*SOURCE DOCUMENT*.
▬▬▬
# Starting a Woodworking Business



## joey (Sep 17, 2007)

*#2 Business Plan*

This is the second part of my blog and in this blog I am going to talk about writing a business plan, and past mistake I have made in business.

Now this is the third shop I have started and if I have learned anything it is this, to be successful you need a plan! There it is. Now the first two times I did not write a business plan, I did not write a marketing plan. Really all I did was run into a guy who knew a guy who had a building to rent and the next thing I knew I had a shop and a whole lot of bills to pay that I wasn't sure that I could pay them at first, and the first few mouths where tough they strain our home fiancé but we worked thru it and started to make money. Looking back on it thought it was all by the seat of my pants and I was lucky. Most of the time I was in the right place at the right time to find jobs. I didn't have any system to market my work except word of mouth, and what was worst is that I was spending all my being a woodworking and hardly any being a business man, and that is what kills our businesses.

So this time I decided to do thing right. I am writing a business plan, doing marketing research, and writing a marketing plan. Now just a note, plan to me, they are an idea to be follow, but not set in stone, because in a small business one needs to be flexible.

Business plan: I had to write a business plan in college, so I vaguely remembered how, so the first thing I did was turn to the computer and looked for resources I could use that where up to date. There was plenty but not a lot dealing with woodworking or the craft business but I did find a few I also found pod cast on small business that have been helpful some touch on relevant information and others don't pertain to businesses that woodworkers would be interested in. other resources I use are magazines like trade magazines, woodshop news, and the craft reports. Now with all this information I have came up with fourteen questions in my business plan. This I am hoping will give me a road map to keep on track and to grow. I am still working on a marketing plan. That I will save for another blog. I would love some input on the questions in my plan and if you have any suggestions. I will also list links to my resources for anyone who wants to check them out.

If you have iTunes go to pod cast section of the iTunes store and check out StartupNation pod cast and the Small Business pod cast both have had some good information. Downloading these pod cast are free. They also have web sites and StartupNation website is a wealth of information. http://www.startupnation.com/

A couple of publication that I mentioned was the craft report http://www.craftsreport.com/ and woodshop news http://www.woodshopnews.com/ME2/Default.asp , both are gear to craft people and woodworkers who make a living at there craft and address a lot of the issues we all have. I also read all of woodworking magazine and have copies going back almost twenty years, while they are a great wealth of woodworking information they don't really address the business of woodworking or crafts. I also subscribe to a couple of online newsletters and they sometimes have helpful information. Well now on to my first draft of my business plan any input will be helpful, because together I know there is no greater pool of knowledge and experience in woodworking that I have come upon than this site and my fellow lumberjocks.
▬▬▬
*DATA RECORDS*.
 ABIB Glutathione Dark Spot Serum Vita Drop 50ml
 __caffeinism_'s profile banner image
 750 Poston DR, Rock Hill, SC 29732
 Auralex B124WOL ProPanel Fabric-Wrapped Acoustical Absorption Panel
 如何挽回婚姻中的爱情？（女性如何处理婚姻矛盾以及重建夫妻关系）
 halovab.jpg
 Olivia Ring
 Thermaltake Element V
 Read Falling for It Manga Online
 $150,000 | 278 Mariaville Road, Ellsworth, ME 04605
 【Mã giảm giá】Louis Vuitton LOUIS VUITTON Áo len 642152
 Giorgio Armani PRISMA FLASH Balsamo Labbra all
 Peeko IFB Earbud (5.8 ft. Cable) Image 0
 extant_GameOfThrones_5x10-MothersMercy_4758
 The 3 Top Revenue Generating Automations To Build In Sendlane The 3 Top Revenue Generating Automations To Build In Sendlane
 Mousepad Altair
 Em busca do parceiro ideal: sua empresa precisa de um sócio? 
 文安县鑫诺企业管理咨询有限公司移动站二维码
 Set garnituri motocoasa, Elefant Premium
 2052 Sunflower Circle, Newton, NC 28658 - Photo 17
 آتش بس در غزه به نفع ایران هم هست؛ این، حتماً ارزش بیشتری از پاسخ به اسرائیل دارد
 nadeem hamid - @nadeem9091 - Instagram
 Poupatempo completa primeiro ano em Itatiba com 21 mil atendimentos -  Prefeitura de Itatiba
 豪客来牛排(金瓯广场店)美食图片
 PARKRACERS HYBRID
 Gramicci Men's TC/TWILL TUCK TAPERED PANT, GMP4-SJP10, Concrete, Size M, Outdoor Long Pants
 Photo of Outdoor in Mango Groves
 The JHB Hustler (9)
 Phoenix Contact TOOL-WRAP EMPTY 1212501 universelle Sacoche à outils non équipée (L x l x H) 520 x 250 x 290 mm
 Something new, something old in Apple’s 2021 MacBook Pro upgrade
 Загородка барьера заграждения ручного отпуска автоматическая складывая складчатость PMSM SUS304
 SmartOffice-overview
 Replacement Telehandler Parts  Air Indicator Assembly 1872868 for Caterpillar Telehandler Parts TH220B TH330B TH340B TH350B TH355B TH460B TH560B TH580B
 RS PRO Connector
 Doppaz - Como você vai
▬▬▬
*HOW TO COMPLETE THIS TASK*.
Copy verbatim the passage of the woodworking business post starting at "So this time" and ending at "to be flexible.".

*EXERCISE OUTPUT*.
So this time I decided to do thing right. I am writing a business plan, doing marketing research, and writing a marketing plan. Now just a note, plan to me, they are an idea to be follow, but not set in stone, because in a small business one needs to be flexible.